Find every line with the string "States" in the material below and copy it.

## SUPPLIED DATA
▬▬▬▬▬▬
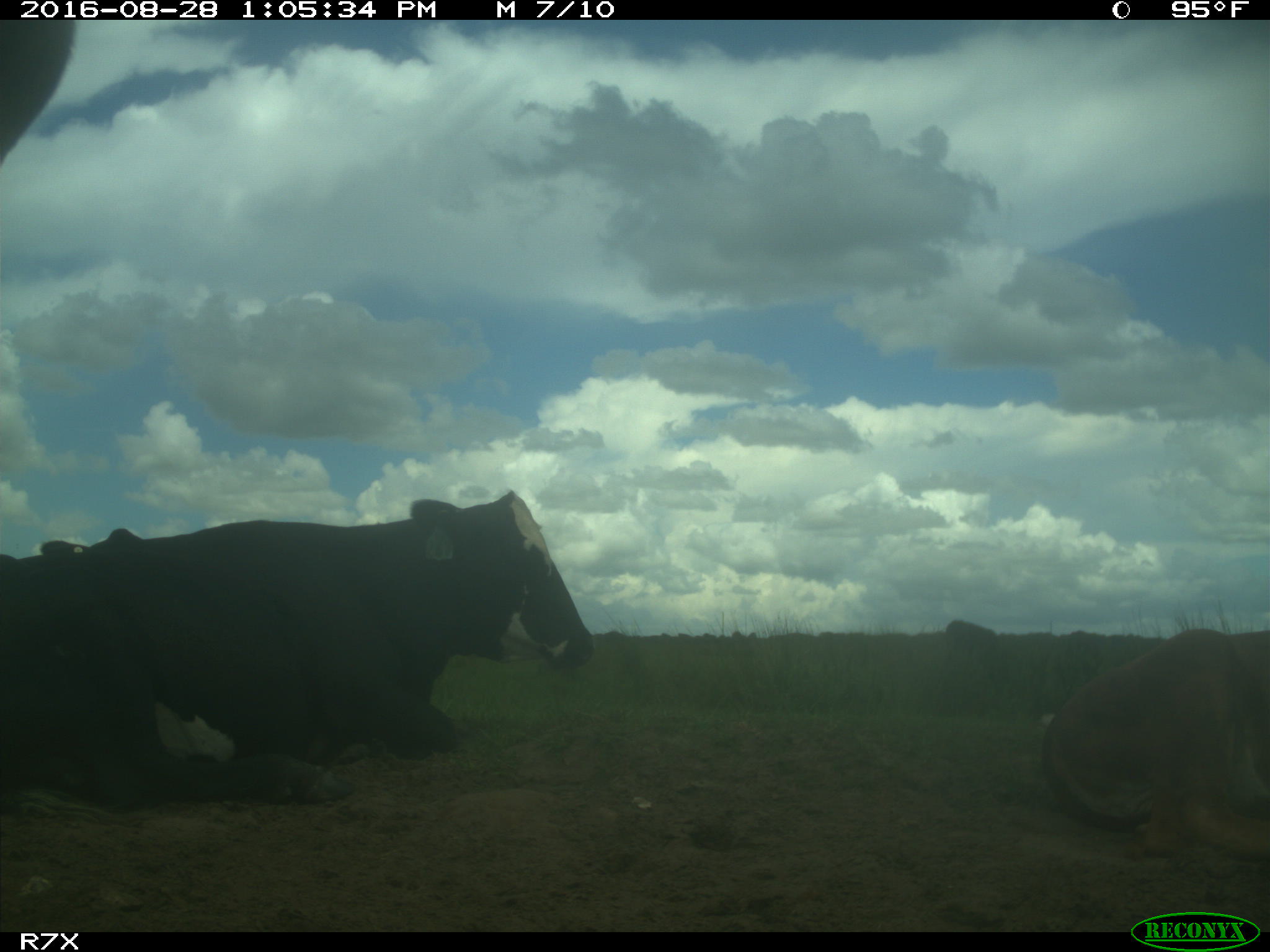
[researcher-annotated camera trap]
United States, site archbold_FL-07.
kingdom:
▬▬▬▬▬▬
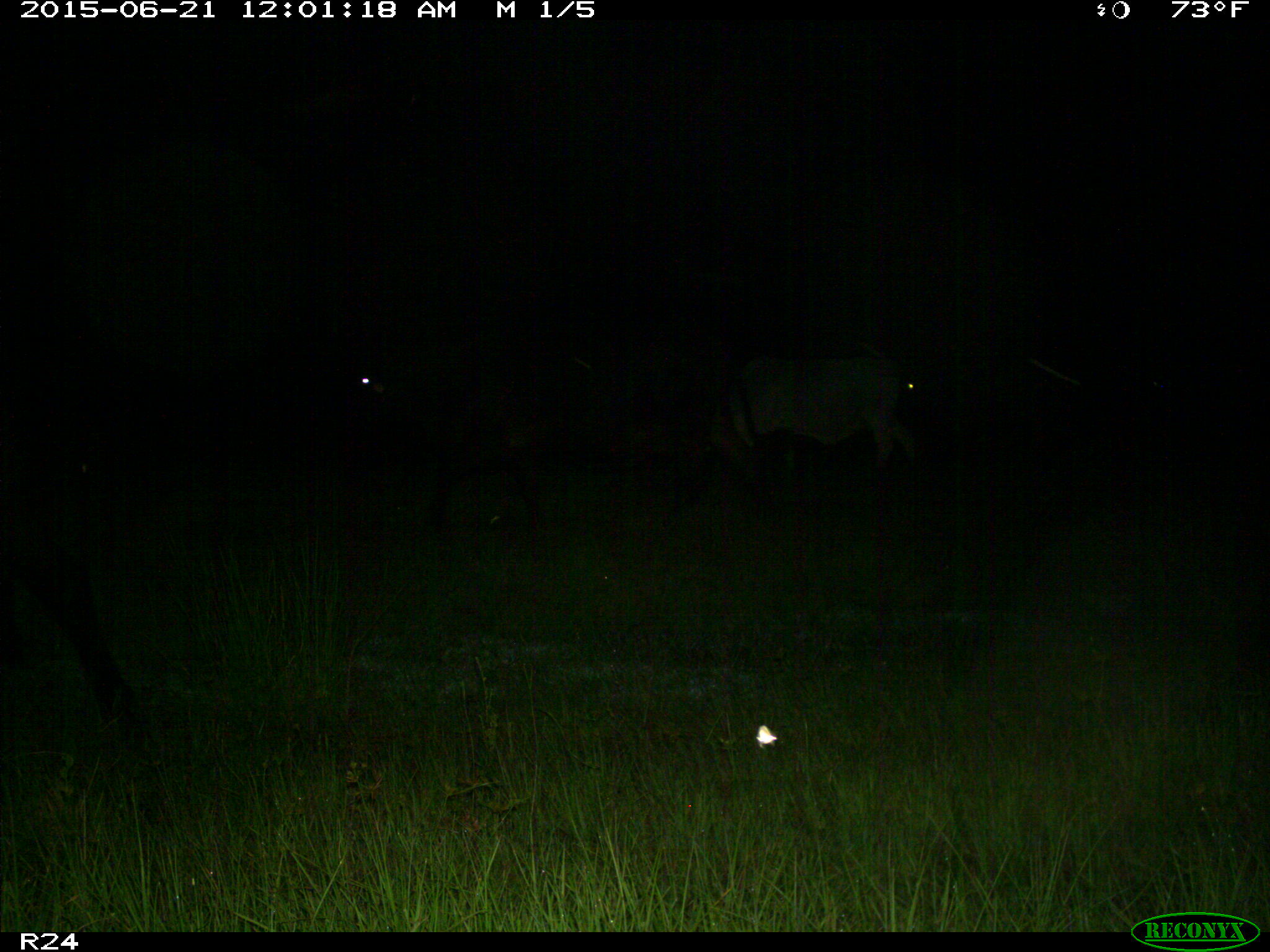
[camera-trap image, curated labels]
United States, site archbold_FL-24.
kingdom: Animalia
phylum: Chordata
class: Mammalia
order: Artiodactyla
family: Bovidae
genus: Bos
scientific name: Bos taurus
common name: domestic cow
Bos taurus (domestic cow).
▬▬▬▬▬▬
## FINISHED TASK
United States, site archbold_FL-07.
United States, site archbold_FL-24.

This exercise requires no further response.